Balthasar Estermann

from Wikipedia, the free encyclopedia

Balthasar Estermann (born March 2, 1827 in Traselingen, Hildisrieden community ; † July 3, 1868 in Lucerne ) was a Roman Catholic secular priest and founder of a religious community of women from which the Melchtal Monastery emerged.

After attending grammar school in Schwyz , he entered the Jesuit order in Brig and Isenheim ( Alsace ) in 1847 and began studying philosophy in Namur ( Belgium ). In 1852 he left the order and switched to studying theology in Freiburg im Breisgau and Tübingen . In 1855 he was ordained a priest and worked from 1857 to 1860 as a vicar in Hildisrieden and in 1865 was pastor of the penal house in Lucerne.

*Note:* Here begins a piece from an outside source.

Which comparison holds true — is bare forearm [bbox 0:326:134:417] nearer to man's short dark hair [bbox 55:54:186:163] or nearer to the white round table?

In 1858 he founded the Katholische Schweizer-Blätter for science and art and in 1860 in Lucerne a student convict, an institution for unemployed maids (the Marienheim ) and a religious association for unmarried women. In 1866 he bought a house in Melchtal in order to found a monastery of Perpetual Adoration together with three women from this association, but died two years later. After that, Father Berchtold Fluri from Engelberg Monastery took over the care of the women and gave them the Rule of Benedict - this is how Melchtal Monastery came into being, in which around 50 sisters still live today.